Objective: In this study, the minimum inhibitory concentration (MIC) and minimum bactericidal concentration (MBC) of several methylene blue analogues were determined against five bacterial strains, whereafter the data were used to create and validate a pharmacophore model.
Methods: The agar dilution method was used to screen the analogues for antibacterial activity, while the broth microdilution method was used to determine their MIC and MBC. A pharmacophore model was constructed and validated using the rank score, fit value, enrichment factor (EF10%), hit rate (HR10%) and receiver operating characteristic area under the curve (ROC-AUC) as metrics.

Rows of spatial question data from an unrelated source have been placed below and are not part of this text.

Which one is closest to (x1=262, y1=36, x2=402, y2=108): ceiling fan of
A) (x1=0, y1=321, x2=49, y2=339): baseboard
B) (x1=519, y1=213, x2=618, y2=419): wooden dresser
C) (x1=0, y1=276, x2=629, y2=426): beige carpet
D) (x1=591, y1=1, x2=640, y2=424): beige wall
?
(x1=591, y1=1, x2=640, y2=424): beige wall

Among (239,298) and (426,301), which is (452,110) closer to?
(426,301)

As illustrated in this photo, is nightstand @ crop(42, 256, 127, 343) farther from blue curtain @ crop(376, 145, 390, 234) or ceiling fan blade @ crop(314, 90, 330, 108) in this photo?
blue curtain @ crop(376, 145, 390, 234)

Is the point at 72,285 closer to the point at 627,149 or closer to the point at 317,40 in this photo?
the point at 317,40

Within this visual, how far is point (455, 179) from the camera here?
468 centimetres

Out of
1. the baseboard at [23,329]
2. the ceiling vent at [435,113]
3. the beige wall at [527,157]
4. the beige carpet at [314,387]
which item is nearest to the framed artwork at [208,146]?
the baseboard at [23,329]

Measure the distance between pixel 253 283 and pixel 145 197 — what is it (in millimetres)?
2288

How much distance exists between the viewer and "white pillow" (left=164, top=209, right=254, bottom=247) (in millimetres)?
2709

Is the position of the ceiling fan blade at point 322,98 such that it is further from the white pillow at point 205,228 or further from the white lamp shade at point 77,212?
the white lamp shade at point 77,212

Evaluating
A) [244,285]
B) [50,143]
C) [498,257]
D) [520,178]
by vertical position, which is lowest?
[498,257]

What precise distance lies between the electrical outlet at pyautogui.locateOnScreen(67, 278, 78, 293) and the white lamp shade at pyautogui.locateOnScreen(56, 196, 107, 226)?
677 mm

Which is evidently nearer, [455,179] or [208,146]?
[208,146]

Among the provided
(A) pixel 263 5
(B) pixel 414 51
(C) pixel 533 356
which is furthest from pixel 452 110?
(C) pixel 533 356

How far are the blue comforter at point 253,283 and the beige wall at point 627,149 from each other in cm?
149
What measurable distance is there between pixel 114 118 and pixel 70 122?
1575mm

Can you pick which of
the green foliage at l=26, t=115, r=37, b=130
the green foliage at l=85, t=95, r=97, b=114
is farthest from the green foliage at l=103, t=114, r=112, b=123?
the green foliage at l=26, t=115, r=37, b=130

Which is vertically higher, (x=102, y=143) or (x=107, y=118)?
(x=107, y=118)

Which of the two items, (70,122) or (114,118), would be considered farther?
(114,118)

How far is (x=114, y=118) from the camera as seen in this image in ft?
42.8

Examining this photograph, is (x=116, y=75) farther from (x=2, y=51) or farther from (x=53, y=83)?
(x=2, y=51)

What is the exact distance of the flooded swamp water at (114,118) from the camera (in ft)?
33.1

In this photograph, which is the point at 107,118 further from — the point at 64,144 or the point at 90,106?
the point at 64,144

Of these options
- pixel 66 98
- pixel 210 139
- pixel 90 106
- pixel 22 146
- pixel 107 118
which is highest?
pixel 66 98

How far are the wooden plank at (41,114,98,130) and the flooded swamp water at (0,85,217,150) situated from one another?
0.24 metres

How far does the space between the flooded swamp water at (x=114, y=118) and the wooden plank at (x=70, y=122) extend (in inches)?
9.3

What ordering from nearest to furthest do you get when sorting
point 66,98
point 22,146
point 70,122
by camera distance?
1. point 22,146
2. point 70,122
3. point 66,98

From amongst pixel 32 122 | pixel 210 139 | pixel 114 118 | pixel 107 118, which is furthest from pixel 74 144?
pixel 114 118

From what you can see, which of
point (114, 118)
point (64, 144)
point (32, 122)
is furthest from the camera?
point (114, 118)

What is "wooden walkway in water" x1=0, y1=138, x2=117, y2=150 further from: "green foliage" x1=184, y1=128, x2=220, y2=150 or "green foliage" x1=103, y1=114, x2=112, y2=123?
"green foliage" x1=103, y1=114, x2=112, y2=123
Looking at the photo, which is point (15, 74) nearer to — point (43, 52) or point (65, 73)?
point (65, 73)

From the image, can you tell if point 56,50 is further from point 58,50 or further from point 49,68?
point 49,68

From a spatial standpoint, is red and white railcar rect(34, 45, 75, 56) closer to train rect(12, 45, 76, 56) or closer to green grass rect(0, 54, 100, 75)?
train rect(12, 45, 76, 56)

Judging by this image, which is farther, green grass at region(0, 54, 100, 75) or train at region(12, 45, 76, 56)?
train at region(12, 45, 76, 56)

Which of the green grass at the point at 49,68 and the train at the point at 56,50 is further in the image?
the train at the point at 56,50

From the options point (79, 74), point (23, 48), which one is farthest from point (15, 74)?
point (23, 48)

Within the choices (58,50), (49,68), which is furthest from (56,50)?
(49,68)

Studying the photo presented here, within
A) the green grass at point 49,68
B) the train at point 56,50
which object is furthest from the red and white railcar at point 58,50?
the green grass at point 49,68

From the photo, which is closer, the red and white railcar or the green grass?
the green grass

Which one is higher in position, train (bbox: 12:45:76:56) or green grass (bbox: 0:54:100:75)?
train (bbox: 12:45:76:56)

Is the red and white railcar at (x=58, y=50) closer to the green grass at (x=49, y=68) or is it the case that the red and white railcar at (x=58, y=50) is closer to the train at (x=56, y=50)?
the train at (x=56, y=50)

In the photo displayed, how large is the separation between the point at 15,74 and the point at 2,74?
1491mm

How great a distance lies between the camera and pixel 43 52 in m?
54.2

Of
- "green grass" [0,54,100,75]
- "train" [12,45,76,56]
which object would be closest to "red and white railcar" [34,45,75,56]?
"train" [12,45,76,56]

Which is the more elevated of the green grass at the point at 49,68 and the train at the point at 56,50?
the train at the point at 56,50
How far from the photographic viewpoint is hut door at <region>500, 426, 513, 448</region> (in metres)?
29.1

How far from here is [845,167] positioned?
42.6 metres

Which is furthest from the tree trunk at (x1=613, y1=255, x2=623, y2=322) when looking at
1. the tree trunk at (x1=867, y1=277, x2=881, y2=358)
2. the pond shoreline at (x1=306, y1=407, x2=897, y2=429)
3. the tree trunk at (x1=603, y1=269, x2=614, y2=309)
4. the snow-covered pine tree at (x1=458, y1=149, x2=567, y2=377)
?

Results: Against Staphylococcus aureus, pyronin B (0.125 μg/ml) was more active than tetracycline (1 μg/ml) and pyronin Y (0.5 μg/ml), 1,9-dimethylmethylene blue (2 μg/ml), basic blue 3 (2 μg/ml), new methylene blue (2 μg/ml) and Nile blue (2 μg/ml) had similar activity compared to tetracycline. Pyronin B, 1,9-dimethylmethylene blue and new methylene blue were bactericidal. A pharmacophore model was created (rank score: 36.55, max. fit value: 3), which was able to identify active analogues out of the test set (EF10%: 2.83, HR10%: 28.57%, ROC-AUC: 0.84 ± 0.04). The pharmacophore model highlighted that a positive ionisable, aromatic ring as well as a hydrophobic moiety are important for antibacterial activity.
Conclusion: Methylene blue analogues were found to have potent antibacterial activity and a pharmacophore model was created to understand the structural requirements for activity.